Prove that $76$ raised to any integer power and then divided by $100$ (ignoring the remainder) is always divisible by $57$
Once we accept that $76^n$ always ends in $76$, your question becomes: is it always true that $$ \frac{76^n - 76}{100} $$ is always divisible by $57$ (that is, by both $3$ and $19$)?

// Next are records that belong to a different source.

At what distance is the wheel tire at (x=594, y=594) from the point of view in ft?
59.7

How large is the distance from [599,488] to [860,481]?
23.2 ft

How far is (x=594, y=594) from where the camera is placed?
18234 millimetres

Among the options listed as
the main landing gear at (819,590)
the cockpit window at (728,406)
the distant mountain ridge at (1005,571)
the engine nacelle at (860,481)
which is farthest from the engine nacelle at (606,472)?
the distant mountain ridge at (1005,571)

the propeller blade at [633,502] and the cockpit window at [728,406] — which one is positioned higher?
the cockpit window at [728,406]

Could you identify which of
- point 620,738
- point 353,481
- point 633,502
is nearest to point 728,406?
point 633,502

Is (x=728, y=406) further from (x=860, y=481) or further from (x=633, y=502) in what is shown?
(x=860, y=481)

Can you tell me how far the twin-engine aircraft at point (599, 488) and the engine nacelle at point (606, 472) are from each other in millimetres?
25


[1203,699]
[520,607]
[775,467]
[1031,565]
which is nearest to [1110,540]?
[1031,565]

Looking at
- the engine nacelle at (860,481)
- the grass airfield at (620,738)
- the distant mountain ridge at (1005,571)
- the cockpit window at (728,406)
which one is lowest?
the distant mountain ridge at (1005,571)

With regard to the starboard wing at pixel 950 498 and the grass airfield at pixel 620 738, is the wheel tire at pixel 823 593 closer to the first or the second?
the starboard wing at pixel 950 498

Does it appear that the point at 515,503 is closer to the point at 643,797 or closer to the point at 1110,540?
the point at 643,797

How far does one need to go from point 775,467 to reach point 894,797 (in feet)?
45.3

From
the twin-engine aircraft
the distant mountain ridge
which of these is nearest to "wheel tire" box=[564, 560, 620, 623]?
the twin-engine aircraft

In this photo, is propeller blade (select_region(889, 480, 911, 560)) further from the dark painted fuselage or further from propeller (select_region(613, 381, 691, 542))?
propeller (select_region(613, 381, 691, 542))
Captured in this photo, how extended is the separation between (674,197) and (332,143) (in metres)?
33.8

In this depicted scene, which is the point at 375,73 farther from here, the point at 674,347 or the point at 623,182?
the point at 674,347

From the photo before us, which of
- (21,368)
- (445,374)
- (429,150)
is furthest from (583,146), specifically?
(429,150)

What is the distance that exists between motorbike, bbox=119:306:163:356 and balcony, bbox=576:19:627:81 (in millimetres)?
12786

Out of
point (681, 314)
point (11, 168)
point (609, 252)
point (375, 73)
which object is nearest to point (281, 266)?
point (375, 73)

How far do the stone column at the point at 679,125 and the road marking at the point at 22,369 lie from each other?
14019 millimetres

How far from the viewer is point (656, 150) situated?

It's enough to focus on the numerator $76^n - 76$, since the denominator $100$ has no factors of $3$ or $19$ in it. The numerator
- is obviously divisible by $19$, since $76 = 4 \cdot 19$, and
- becomes $1^n - 1$ when we reduce it modulo $3$,
so it's divisible by $57$.
Another way to look at it:
$\frac {76^n - 76}{100} = \frac {76(76^{n-1} - 1)}{100} = \frac {19(76^{n-1}-1)}{25} = 19* \frac {(76 -1)(76^{n-2} + 76^{n-3} + ...... + 76 + 1)}{25} =$
$19*\frac {75(76^{n-2} + 76^{n-3} + ...... + 76 + 1)}{25} = 3*19*(76^{n-1} + 76^{n-2} + ...... + 76 + 1)$
So that's that.
But there so some interesting observations. If $n = m + 1$ is odd and $m$ is even then: $(76^{n-1=m} - 1) = (76^{2} - 1)(76^{m-2}+76^{m-4} + ... + 1) = (76-1)(76 + 1)(76^{m-2}+76^{m-4} + ... + 1)$ so $7=7*11|7^{n-1} - 1$ so for ever odd $n$, $57*77$ will divide it.

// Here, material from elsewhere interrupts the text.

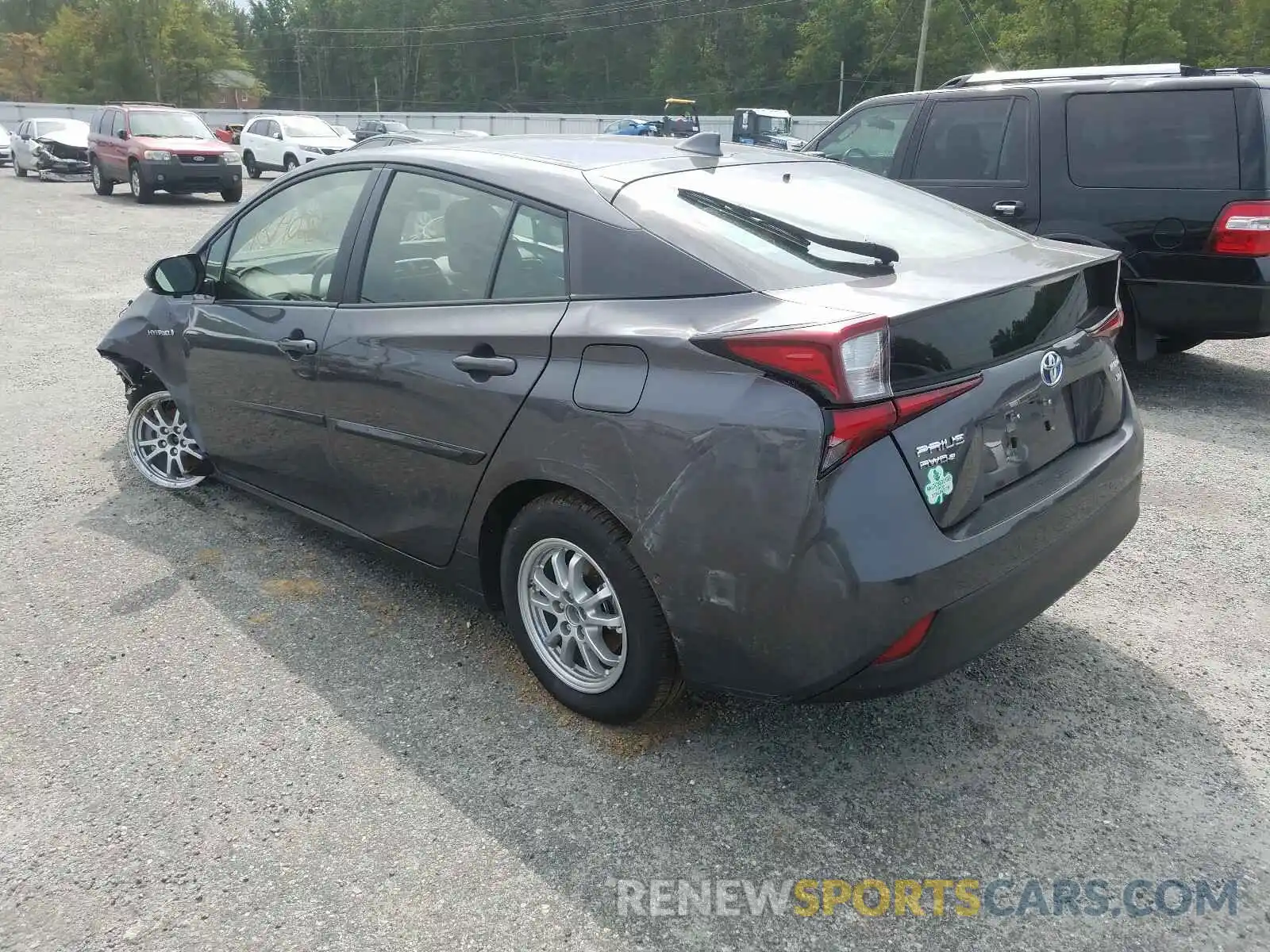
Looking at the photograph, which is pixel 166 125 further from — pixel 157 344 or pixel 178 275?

Likewise if $n = 3m + 1$ for some $m$ then $(76^{3m} - 1) = (76-1)(76^2 + 76 + 1)(76^{3m -3} + 76^{3m-6}.... + 1) = 7*(3*1951)*(76^{3m -3} + 76^{3m-6}.... + 1)$.
So for $n = 4,7,10, etc.$ you will get $3*19*3*1951$ will divide the values.
And we can find these patterns all day long.
$n = km + 1$ will always mean $76^{m-1}+ 76^{m-2} + ... + 76+ 1$ will divide the result.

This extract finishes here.